Document segment:
● ● ● ● ● ● ●

Now to the story so far. My mother at the age of 21 left the confines of her parents’ house in St Leonards-on-Sea to seek her fortune as an adventuress in the Far East. Influenced by Isadora Duncan, who had died in a freak accident 4 years before (strangled when her flowing scarf got caught in the wheels of her Bugatti), she (my mother) had accompanied her dancing teacher Miss Holdsworth. They had taught Greek dancing to the small children of Chinese millionaires and ballroom dancing to the millionaires themselves.

In 1935 she married a tall moody Dutchman, Jan Jacobus, in a society wedding at Singapore Cathedral. She gave up the dance-teacher thing: husband was jealous and wanted to keep an eye on her. So as a team, they managed the fashionable Gap Roadhouse and a branch of Ciro’s Pearls. But the war loomed. Jan Jacobus was caught up in secret activities which gave him advance warning of the Japanese invasion and she evacuated well before time to Perth, Western Australia. By way of diversion there were none but country hicks at barndances, but she met a sweet boy ten years her junior. He was 17 and living with Mum and Dad. She took riding lessons from him. I only can tell you what I have gleaned from different sources. Horses were doubtless involved in their relationship, but in any case I was a result. She didn’t tell me: I found out fifty years later. Her toy-boy (my father) went to fight the war and she brought me up in a lodging-house exclusive to women, though gentlemen were sometimes glimpsed in the morning. Some months after the Japanese surrender, my father returned, washed-out with hardships and malaria. On learning that the hostilities had made her a widow, he instantly did the gallant thing and offered marriage; but a haggard soldier had replaced her fresh-faced country boy. Perth was a dead-end in the middle of nowhere; her glory-days of the Thirties---glamour, social whirl, status, property, income---were all smashed by the ravages of war. St Leonards-on-Sea, where nothing ever happens, which she had fled as soon as she legally could, now seemed a haven of comfort in which to lick her wounds. In June ’46 we departed on the rmv Rangitata from Fremantle to Tilbury, a six-week adventure that took me away from the place I knew and loved. To me, aged 4, it wasn’t a finite transit but an endless new way of life. I was used to multiple mothers at the lodging-house but on the ship I had 800 doting mothers. My own mother was lacking in the maternal instinct so she let me wander from deck to deck on my own, everywhere petted by other women.

● ● ● ● ● ● ●

Dataset section:
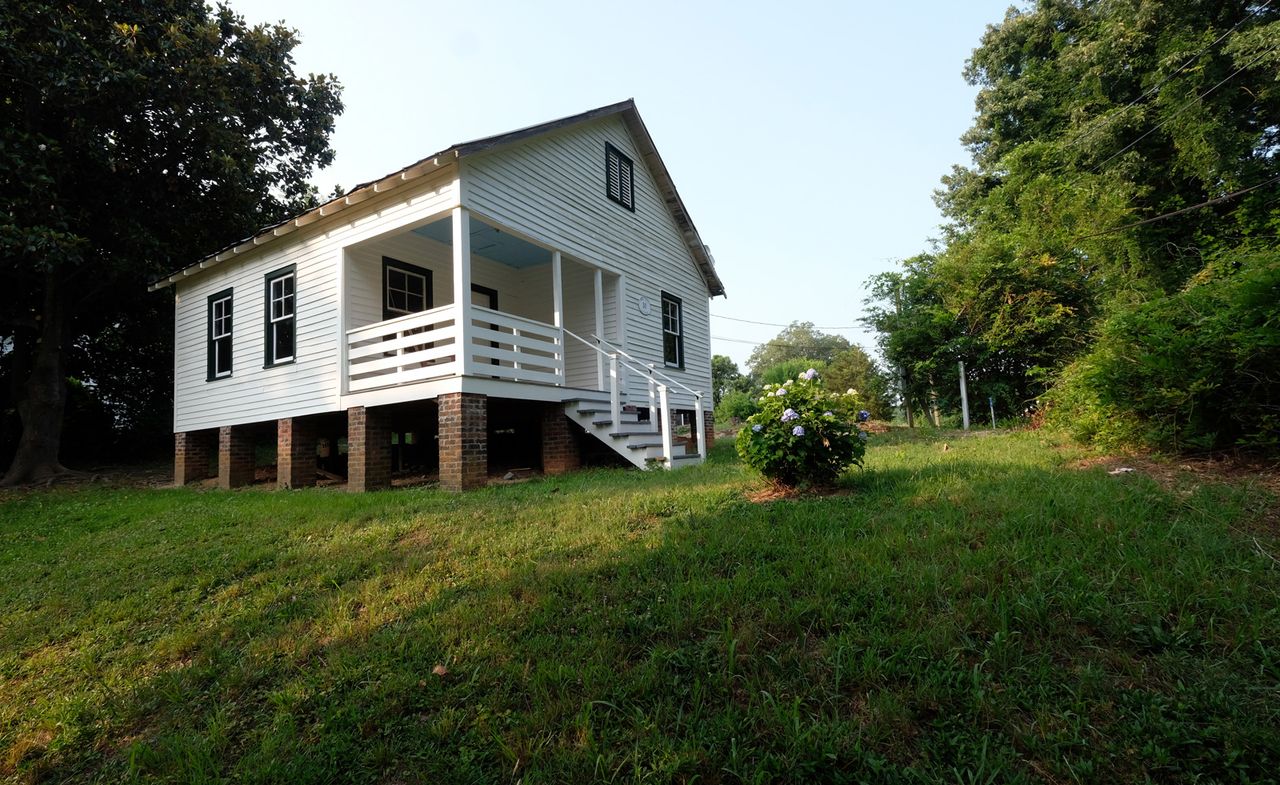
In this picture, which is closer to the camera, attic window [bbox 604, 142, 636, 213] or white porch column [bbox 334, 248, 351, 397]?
white porch column [bbox 334, 248, 351, 397]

● ● ● ● ● ● ●

Challenge 1: In the memoir about the narrator's mother, what ship carried them from Fremantle to Tilbury in June ’46?
Challenge 2: Carry the memoir about the narrator's mother forward, picking up right after its final sentence about being petted by other women on the ship.

Exercise result 1: They sailed on the rmv Rangitata.

Exercise result 2:
My arrival in England was a shock, for my grandparents were horribly strict. They made me speak “properly”, reprimanding me for sounding like an Australian child and emulating their table-manners. My mother became restless almost immediately. She must find a rich eligible man, but St Leonards was hardly the place. It was overstuffed with widows and spinsters left high and dry from the Great War of 1914-18. So she dropped me off at Jan Jacobus’ sister’s place in Holland, on the phoney basis that I was a nephew; then proceeded to Switzerland where she hung out in hotels till her money ran out. Fortunately she didn’t strike lucky, else I might have had a Nazi stepfather on the run from the Nuremberg War Crimes Tribunal. So she collected me on the way home and we returned to my grandparents’ house. (I never lived anywhere long, till my late forties!)

She met a man---I shall call him Kenneth---who lived locally, and married him a few months before my half-sister was born. He’d been a bachelor till his late fifties and his eccentric habits included nudism. Accordingly, each summer we went to the Isle of Wight to stay at Woodside, an overgrown naturist holiday-camp run by an anarchistic old clergyman. For the rest, I was sent to a boarding-school.

After my mother left Kenneth she thought Woodside might be a good place to pick up a new husband. You could inspect the wares before committing yourself, I suppose. That’s how she met Blackett. So let me now tell you his story.

Blackett (his real middle name) was a Tynesider with a quaint Geordie accent who’d run away to sea as a boy and by dint of fearful study had passed exams as a ship’s third engineer in the Merchant Navy. Then he’d married E (he always called her that, after she became his ex, but her real name was Edith) and it was time to settle down as a landlubber when the children were born. So he got a job on the Isle of Wight at the aircraft factory Saunders-Roe, who in the early fifties were still building the Princess Flying Boat, the biggest of its kind, a luxury way to travel fast when the great ships Mauretania, Queen Mary, United States, still dominated the trans-Atlantic traffic: we used to watch them with binoculars from the lawn at Woodside, as they paraded slowly down the Solent from Southampton.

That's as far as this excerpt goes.